The country’s top scientific body has called for ‘science-based evidence’ to clear up the ‘confused messages’ about the role of nutrition, traditional medicine and alternative remedies in HIV and TB treatment.
The Academy of Science of South Africa this week condemned the ‘dual system’ in this country where orthodox medicine was subjected to rigorous scientific tests to prove that it works, while traditional and alternative remedies were free to make all kinds of unproven claims.
The Academy’s recommendations were contained in a two-year study into the role of nutrition in HIV and TB that was released this week.
‘An effectively dual system of approval of medicinal claims has developed, in which orthodox medicine is evaluated with all the rigour of the regulatory environment, while traditional medicines and alternative therapies continue to claim efficacy without being properly evaluated by the responsible legal and regulatory institutions,’ said the Academy.
The Academy study was initiated in 2005 after repeated claims by Health Minister Manto Tshabalala-Msimang that garlic, beetroot, lemons and oil olive have a marked impact on improving people’s weak immune systems while antiretroviral drugs were toxic.
The Academy’s 15-person expert panel ‘unanimously’ supported the view that ‘specific antiretroviral agents are the only established direct weapon in the treatment of HIV infection itself’.
____________________
> **Exercise prompt**
Can you retype the stretch of the article on the Academy of Science of South Africa's HIV and TB nutrition study from "The Academy’s recommendations" through "drugs were toxic."? The data that comes next is taken from a separate source.

Stored data
____________________
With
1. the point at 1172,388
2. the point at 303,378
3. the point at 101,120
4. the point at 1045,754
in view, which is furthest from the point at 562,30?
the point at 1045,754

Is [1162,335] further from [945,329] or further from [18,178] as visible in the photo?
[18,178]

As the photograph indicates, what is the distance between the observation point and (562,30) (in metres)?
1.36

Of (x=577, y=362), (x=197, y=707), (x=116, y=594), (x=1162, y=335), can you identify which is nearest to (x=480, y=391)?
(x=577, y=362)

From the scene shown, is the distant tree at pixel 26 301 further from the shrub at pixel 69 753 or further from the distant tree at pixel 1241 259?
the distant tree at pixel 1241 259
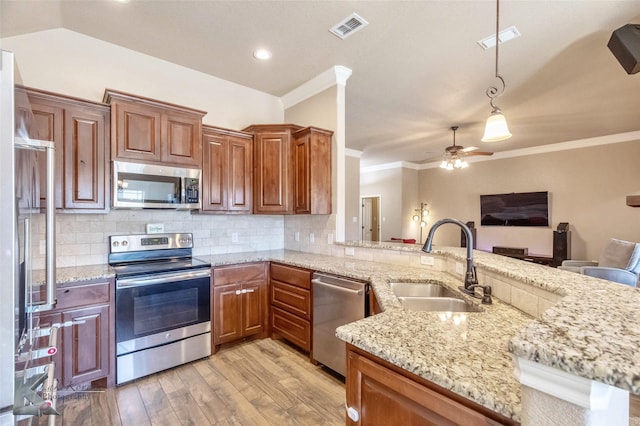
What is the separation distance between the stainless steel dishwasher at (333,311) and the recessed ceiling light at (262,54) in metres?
2.22

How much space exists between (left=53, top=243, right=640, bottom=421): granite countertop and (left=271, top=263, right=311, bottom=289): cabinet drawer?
Result: 45.9 inches

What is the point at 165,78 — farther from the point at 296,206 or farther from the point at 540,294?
the point at 540,294

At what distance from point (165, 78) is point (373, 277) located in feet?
9.82

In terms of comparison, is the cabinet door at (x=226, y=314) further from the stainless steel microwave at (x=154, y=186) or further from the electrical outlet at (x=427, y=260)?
the electrical outlet at (x=427, y=260)

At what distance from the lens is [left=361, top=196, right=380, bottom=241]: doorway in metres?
9.36

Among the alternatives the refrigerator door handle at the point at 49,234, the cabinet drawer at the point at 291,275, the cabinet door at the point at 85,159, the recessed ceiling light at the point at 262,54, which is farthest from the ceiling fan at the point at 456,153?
the refrigerator door handle at the point at 49,234

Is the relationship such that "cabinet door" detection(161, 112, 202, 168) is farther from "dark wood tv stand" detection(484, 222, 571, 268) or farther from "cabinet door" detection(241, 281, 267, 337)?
____________________
> **Task answer**
The Academy’s recommendations were contained in a two-year study into the role of nutrition in HIV and TB that was released this week.
‘An effectively dual system of approval of medicinal claims has developed, in which orthodox medicine is evaluated with all the rigour of the regulatory environment, while traditional medicines and alternative therapies continue to claim efficacy without being properly evaluated by the responsible legal and regulatory institutions,’ said the Academy.
The Academy study was initiated in 2005 after repeated claims by Health Minister Manto Tshabalala-Msimang that garlic, beetroot, lemons and oil olive have a marked impact on improving people’s weak immune systems while antiretroviral drugs were toxic.